* Text passage
Siddaramaiah was voted in on the back of a promise to pass anti-superstition bill, but the draft is in cold storage.

How many more human sacrifices before Karnataka brings in anti-superstition lawRepresentation Photo
news Human Sacrifice Monday, March 06, 2017 - 15:27

Five days after a 10-year-old girl became the victim of a human sacrifice ritual in Bengaluru, more shocking details are emerging in the case. The victim was murdered by her own uncle, who was advised by an occulist that ‘sacrificing’ the girl would cure his paralysed brother.

But even as arrests are made in the case, the larger issue is that black magic - and other superstitious practices - are prevalent in the state, and the Karnataka government has so far failed to take any action.

The state government had proposed the Karnataka Prevention of Superstitious Activities Bill in 2013, right after the Congress came to power in the state. Chief Minister Siddaramaiah had promised to put an end to such practices during his election campaign. But years later, with just one-and-a-half years left in his term, the Chief Minister hasn’t managed to pass the bill yet.

Speaking to The News Minute, Avinash Patil, Executive President of Maharashtra Andharashraddha Nirmoolan Samiti (MANS) pointed out that it was the lack of political will by the ruling party that has stalled the passing of the anti-superstition bill in Karnataka.

A team of representatives including Avinash Patil had met Karnataka Chief Minister Siddarmaiah and other Ministers of the state government in July 2016 to convince the government to pass the bill on a priority basis.

* Exercise instructions
[1] Set down, word for word, the part of the Karnataka anti-superstition article that opens with the words containing "Five days after" and closes with "his paralysed brother.".
[2] In the Karnataka anti-superstition article, in what year did the state government propose the Karnataka Prevention of Superstitious Activities Bill?
The rows after the text come from a separate source.

* Data shown

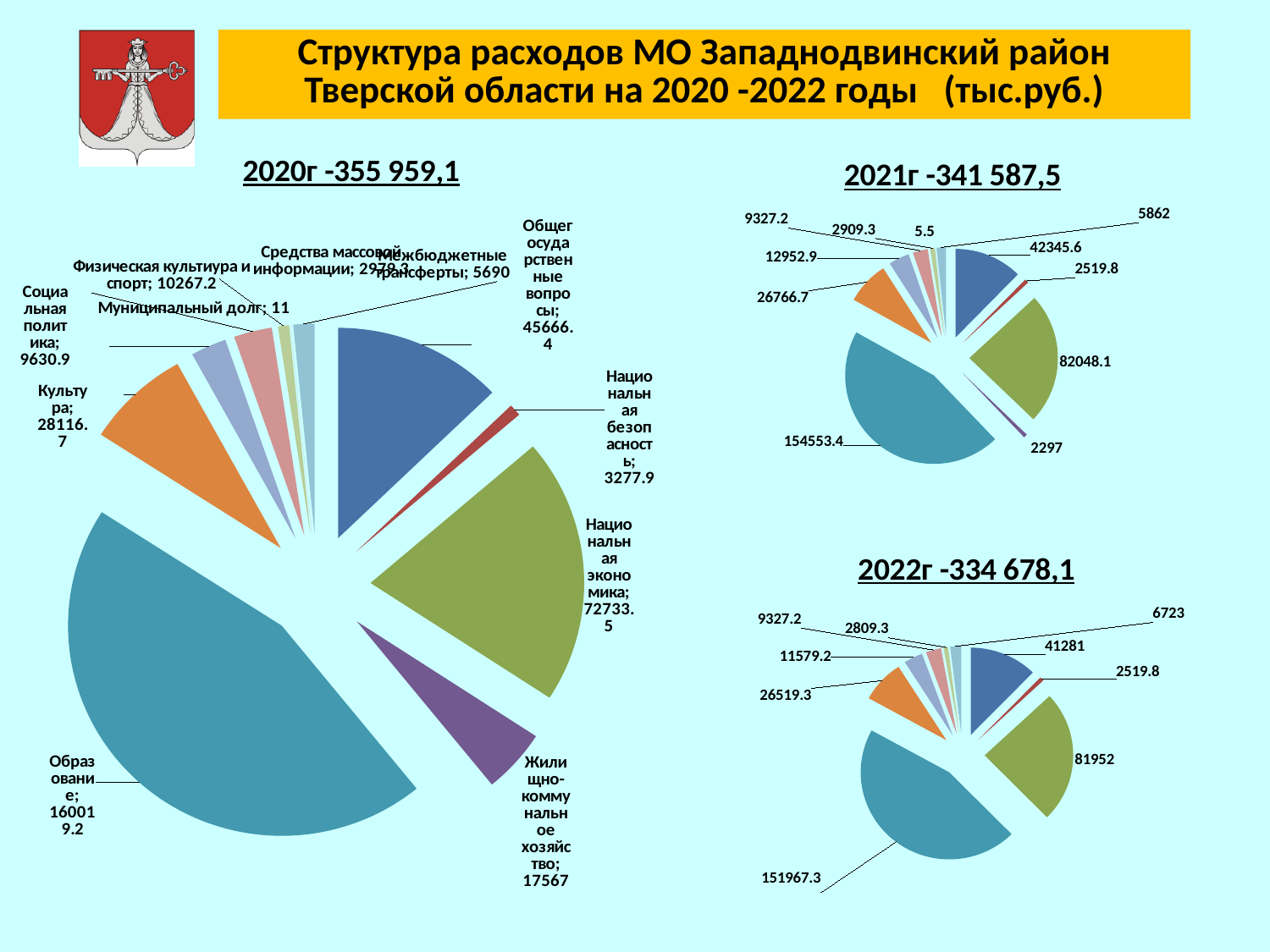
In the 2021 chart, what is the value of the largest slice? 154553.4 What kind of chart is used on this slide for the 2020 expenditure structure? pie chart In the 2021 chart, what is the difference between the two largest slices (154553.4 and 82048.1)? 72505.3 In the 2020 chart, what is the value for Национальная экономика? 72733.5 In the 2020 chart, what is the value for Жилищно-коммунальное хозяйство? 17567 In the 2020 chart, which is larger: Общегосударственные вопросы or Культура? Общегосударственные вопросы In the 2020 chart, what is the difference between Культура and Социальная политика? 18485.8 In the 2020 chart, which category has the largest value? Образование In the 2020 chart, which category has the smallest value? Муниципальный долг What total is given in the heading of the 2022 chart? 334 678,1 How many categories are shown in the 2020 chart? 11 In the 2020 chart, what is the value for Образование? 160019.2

--

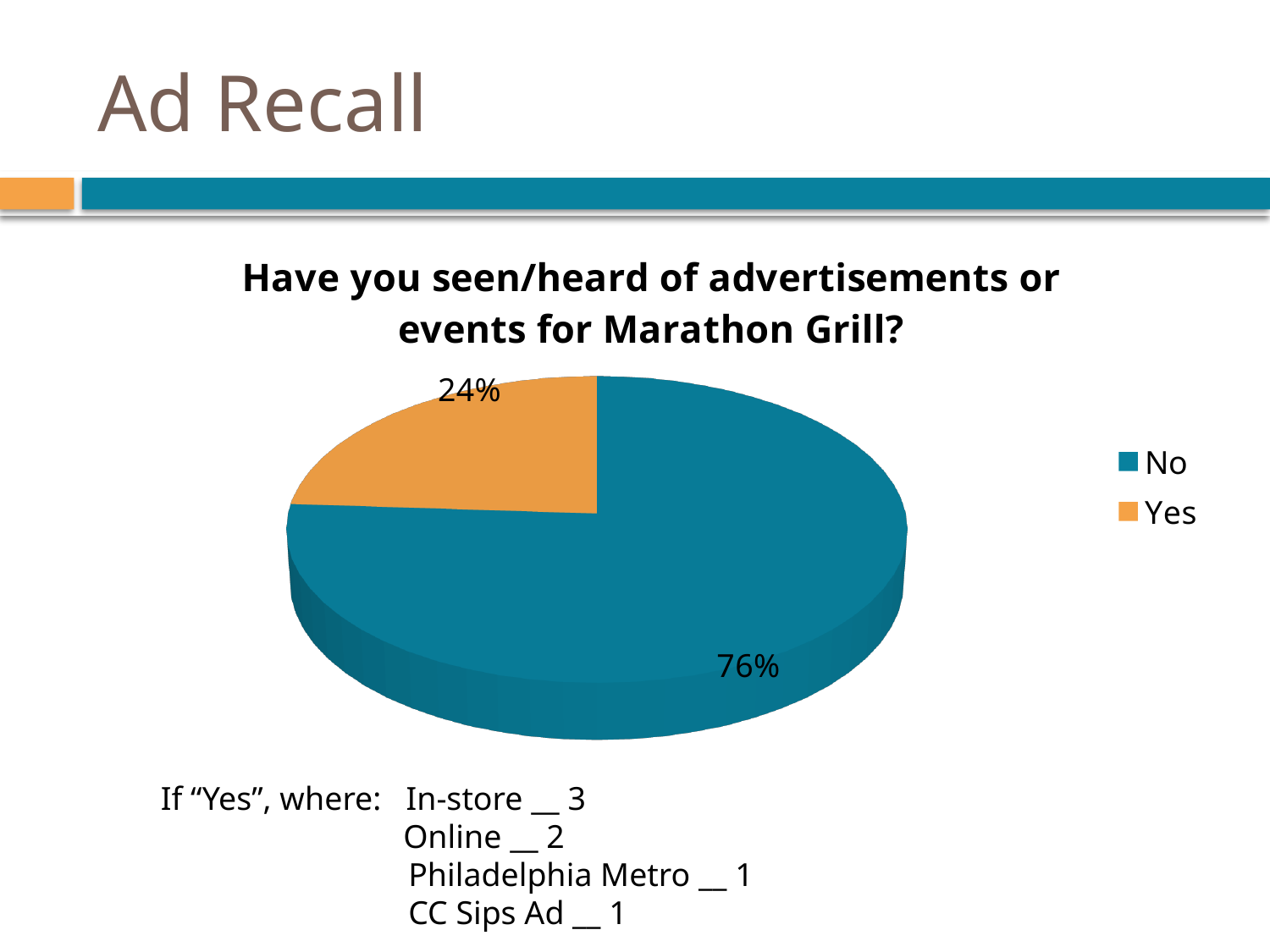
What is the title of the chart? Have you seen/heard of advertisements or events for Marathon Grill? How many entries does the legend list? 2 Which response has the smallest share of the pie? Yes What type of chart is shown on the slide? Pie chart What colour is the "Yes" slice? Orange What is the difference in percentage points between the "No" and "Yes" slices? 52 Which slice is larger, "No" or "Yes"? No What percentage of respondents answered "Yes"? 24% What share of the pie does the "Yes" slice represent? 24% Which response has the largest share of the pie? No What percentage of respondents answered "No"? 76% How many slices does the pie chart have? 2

* Results for each task
[1]
Five days after a 10-year-old girl became the victim of a human sacrifice ritual in Bengaluru, more shocking details are emerging in the case. The victim was murdered by her own uncle, who was advised by an occulist that ‘sacrificing’ the girl would cure his paralysed brother.

[2] 2013